I cammini del Sud: Puglia, Basilicata e Calabria
La parte meridionale della penisola custodisce alcuni tra i cammini a piedi meno noti, ma capaci di offrire un'intensità paesaggistica e culturale notevole. Il Cammino di San Michele Arcangelo, detto anche Via Micaelica o Cammino Celeste, collega idealmente Mont-Saint-Michel in Normandia al Santuario di Monte Sant'Angelo sul Gargano; il tratto italiano percorre Abruzzo, Molise e Puglia settentrionale su circa 600 chilometri, attraversando territori come la Maiella, l'alto Molise e il Tavoliere, con una varietà di ecosistemi che spazia dai boschi di faggio ai pascoli d'altitudine, dalle distese cerealicole alle coste adriatiche.
La Basilicata sta sviluppando una propria rete di cammini incentrata sui siti rupestri e sui borghi dell'entroterra, con il Cammino Materano che converge verso Matera da più direzioni e si integra con i percorsi della vicina Puglia, come le vie Peuceta, Ellenica e Lucana. La Calabria, meno avanzata sul piano delle infrastrutture dedicate, offre comunque il Cammino di San Francesco di Paola e alcuni tratti del Sentiero Italia CAI di grande interesse naturalistico.
Aspetti pratici: stagionalità, attrezzatura e informazioni
Pianificare uno dei cammini a piedi in Italia richiede una valutazione attenta di almeno tre variabili operative spesso sottovalutate: la stagionalità del percorso, il livello di infrastrutturazione reale, non quello raccontato nel materiale promozionale, e la disponibilità di fonti di aggiornamento affidabili. La primavera, da metà aprile a metà giugno, e l'inizio dell'autunno restano le finestre ideali per la maggior parte degli itinerari; l'estate comporta temperature proibitive per i tratti di pianura e bassa collina, soprattutto al Centro-Sud, mentre l'inverno rende critici o impraticabili i valichi appenninici e alpini.
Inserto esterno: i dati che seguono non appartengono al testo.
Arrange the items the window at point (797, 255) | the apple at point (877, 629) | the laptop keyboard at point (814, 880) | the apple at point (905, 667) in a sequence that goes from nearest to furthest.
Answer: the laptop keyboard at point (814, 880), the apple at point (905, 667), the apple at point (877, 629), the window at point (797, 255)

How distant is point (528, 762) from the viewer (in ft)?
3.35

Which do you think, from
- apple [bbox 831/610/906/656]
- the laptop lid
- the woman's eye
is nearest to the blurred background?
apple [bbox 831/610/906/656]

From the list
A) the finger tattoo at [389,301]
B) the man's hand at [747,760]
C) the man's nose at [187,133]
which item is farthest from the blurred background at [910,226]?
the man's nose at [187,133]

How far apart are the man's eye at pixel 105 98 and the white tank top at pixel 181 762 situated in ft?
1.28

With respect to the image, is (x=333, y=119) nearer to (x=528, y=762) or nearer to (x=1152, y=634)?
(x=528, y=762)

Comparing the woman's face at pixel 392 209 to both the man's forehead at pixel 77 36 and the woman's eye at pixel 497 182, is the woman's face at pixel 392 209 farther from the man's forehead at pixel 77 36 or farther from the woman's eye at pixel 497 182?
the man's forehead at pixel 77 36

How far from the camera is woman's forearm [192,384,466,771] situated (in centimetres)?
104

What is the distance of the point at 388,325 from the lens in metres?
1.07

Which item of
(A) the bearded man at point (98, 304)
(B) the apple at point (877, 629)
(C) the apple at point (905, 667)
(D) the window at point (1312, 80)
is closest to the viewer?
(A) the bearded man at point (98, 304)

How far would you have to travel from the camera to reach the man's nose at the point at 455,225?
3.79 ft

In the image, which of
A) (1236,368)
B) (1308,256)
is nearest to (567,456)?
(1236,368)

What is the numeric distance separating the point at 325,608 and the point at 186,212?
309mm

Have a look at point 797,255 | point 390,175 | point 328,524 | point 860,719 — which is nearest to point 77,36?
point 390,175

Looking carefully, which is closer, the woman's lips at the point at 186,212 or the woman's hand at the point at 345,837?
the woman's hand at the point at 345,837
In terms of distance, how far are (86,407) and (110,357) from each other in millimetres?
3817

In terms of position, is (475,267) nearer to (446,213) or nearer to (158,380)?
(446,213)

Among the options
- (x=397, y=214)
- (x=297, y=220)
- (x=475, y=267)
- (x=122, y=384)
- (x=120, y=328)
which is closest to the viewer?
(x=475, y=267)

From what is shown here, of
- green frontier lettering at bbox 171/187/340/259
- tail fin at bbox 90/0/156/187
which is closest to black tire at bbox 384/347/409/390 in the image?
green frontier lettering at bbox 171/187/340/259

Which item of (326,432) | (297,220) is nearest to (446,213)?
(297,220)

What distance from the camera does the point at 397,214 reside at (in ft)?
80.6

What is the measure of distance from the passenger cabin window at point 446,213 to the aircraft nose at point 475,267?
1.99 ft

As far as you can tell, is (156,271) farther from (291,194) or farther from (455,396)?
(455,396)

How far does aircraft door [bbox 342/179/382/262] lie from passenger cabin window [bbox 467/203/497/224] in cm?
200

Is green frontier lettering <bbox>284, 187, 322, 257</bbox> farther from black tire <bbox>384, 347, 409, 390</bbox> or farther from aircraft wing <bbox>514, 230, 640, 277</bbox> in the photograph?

Sul piano dell'attrezzatura, lo standard minimo comprende scarpe da trekking con suola scolpita e buon sostegno alla caviglia, uno zaino con peso complessivo non superiore ai 10-12 kg, abbigliamento a strati con impermeabile tecnico leggero e bastoncini telescopici, particolarmente utili nelle discese lunghe su fondo sconnesso. Le fonti di informazione più affidabili rimangono forum e gruppi dedicati, le guide cartacee aggiornate, come quelle di Ediciclo e Terre di Mezzo, e i siti di associazioni di promozione, tra cui la rete dei cammini storici italiani, che pubblicano bollettini periodici sullo stato dei tracciati e delle strutture ricettive.